INSTRUCTIONS TO FOLLOW: Return, unchanged, the lines of the data listing starting with the line that contains "Which among the" and going on through the last line.

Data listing

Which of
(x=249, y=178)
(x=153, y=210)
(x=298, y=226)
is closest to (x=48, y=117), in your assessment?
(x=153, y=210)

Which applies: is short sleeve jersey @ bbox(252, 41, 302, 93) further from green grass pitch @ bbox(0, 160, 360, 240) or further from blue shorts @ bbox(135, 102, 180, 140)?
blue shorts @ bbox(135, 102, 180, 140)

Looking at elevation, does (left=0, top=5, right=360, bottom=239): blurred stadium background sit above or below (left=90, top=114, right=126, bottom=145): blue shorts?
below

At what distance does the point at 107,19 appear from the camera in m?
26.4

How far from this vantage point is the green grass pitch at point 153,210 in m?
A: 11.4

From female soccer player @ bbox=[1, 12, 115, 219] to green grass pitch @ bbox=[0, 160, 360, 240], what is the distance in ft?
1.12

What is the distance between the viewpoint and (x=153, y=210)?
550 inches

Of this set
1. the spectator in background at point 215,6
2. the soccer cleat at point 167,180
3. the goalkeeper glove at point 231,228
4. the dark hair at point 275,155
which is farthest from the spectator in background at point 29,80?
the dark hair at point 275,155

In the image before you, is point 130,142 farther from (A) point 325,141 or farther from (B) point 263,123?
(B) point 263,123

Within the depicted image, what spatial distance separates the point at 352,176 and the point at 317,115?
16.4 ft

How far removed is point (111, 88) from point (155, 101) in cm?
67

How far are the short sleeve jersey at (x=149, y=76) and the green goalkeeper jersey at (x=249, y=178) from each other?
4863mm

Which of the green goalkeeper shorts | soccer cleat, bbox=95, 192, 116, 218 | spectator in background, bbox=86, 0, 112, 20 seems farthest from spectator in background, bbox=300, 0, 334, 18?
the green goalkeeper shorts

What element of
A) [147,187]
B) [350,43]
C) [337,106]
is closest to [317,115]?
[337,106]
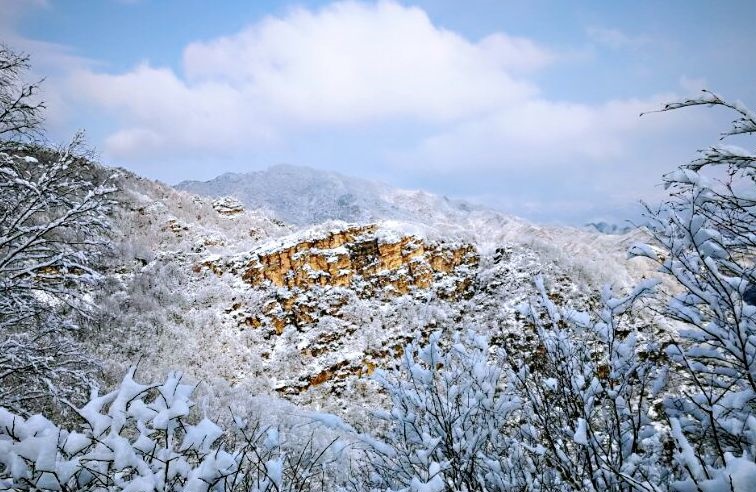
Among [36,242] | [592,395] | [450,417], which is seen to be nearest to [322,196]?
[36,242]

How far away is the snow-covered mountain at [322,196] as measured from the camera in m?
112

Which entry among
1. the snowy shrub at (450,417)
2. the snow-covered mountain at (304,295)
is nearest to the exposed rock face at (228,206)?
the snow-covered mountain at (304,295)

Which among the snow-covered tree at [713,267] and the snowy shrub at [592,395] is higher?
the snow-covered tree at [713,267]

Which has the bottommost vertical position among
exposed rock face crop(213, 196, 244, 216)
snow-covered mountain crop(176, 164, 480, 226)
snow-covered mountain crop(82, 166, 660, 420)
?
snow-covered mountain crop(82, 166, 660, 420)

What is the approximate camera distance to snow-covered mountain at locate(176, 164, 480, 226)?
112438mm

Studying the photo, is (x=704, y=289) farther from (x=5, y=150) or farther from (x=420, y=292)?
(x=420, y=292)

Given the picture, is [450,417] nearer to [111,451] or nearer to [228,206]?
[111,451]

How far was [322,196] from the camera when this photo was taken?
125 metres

FULL OUTPUT:
Which among the snow-covered tree at [713,267] and the snowy shrub at [592,395] is higher?
the snow-covered tree at [713,267]

Which has the bottommost vertical position among
exposed rock face crop(213, 196, 244, 216)
snow-covered mountain crop(176, 164, 480, 226)
snow-covered mountain crop(82, 166, 660, 420)
?
snow-covered mountain crop(82, 166, 660, 420)

What is the approximate camera distance to snow-covered mountain at locate(176, 164, 480, 226)?
112438mm

Studying the photo, is (x=704, y=289) farther from (x=5, y=150) or farther from (x=420, y=292)?
(x=420, y=292)

Given the picture, is [450,417] nearer to [111,451] or nearer to [228,206]?
[111,451]

How far was [322,196] from the camera when this photo was taken?
125 metres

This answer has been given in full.